■ What to produce ■
Reproduce verbatim the lines of the data from the line containing "What gap in" through the end of the data, both ends included.

■ Task input ■

--*--

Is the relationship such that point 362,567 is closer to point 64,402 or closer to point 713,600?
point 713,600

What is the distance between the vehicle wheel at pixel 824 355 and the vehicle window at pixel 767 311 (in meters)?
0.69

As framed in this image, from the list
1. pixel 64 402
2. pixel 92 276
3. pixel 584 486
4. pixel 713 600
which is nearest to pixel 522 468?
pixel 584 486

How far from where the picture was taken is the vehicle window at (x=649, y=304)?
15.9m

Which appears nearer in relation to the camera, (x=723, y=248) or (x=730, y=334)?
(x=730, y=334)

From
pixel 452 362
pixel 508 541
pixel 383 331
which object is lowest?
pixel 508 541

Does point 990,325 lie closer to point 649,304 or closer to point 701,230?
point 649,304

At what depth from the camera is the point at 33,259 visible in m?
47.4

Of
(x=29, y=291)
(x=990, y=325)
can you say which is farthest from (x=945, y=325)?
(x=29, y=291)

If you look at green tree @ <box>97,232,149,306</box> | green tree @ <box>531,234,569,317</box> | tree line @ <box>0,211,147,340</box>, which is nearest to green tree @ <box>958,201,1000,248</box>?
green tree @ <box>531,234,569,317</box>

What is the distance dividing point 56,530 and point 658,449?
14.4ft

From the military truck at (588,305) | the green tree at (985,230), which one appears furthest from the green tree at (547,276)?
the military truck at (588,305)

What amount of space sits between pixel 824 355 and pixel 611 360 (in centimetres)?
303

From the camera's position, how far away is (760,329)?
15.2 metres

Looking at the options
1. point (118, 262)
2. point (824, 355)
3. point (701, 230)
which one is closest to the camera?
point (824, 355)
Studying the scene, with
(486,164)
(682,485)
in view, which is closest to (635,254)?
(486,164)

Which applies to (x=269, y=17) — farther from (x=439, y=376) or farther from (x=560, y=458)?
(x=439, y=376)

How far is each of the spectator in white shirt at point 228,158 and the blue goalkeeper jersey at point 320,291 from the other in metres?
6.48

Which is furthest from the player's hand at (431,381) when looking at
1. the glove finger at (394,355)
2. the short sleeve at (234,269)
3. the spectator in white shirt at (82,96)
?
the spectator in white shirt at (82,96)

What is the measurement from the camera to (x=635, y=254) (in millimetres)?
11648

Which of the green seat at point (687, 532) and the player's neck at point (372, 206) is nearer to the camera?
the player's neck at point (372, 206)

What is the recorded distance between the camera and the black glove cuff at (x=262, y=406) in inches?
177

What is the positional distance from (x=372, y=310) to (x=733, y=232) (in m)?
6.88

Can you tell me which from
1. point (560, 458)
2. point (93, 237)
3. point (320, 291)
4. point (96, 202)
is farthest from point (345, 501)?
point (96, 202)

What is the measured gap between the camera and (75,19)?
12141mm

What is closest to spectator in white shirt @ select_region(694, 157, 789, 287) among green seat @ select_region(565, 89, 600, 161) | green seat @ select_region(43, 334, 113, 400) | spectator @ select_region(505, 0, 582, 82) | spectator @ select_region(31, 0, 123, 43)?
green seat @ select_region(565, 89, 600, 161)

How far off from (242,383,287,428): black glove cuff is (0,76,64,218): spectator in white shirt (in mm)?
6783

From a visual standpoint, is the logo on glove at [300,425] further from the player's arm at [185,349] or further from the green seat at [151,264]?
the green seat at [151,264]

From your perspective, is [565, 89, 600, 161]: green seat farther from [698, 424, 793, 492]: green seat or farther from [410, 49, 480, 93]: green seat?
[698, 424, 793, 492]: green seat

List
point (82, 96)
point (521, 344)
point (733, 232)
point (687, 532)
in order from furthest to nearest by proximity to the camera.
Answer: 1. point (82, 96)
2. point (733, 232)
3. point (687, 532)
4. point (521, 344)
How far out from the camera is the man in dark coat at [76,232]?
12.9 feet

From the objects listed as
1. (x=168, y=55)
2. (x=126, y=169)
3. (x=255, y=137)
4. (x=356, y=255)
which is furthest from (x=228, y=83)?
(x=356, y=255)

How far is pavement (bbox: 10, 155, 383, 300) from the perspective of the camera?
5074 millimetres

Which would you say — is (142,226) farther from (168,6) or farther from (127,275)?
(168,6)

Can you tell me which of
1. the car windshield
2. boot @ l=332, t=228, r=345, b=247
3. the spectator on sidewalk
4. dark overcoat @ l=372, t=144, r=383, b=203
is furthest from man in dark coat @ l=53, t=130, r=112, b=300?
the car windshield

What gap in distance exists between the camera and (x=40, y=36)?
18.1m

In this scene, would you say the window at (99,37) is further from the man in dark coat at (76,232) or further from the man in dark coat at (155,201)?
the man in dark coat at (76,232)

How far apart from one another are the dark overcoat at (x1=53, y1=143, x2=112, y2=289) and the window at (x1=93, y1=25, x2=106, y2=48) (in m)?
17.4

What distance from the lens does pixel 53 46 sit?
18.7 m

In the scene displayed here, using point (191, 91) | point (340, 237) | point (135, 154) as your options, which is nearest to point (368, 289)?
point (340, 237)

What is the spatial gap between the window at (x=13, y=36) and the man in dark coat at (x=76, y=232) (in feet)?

--*--

■ Reply to the exercise ■
What gap in distance exists between the camera and (x=40, y=36)?
18.1m

In this scene, would you say the window at (99,37) is further from the man in dark coat at (76,232) or further from the man in dark coat at (155,201)?
the man in dark coat at (76,232)

How far apart from one another are the dark overcoat at (x1=53, y1=143, x2=112, y2=289) and the window at (x1=93, y1=25, x2=106, y2=48) (in m)?
17.4

What distance from the lens does pixel 53 46 sit?
18.7 m

In the scene displayed here, using point (191, 91) | point (340, 237) | point (135, 154) as your options, which is nearest to point (368, 289)?
point (340, 237)

What is the spatial gap between the window at (x=13, y=36) and the man in dark coat at (x=76, y=232) (in feet)?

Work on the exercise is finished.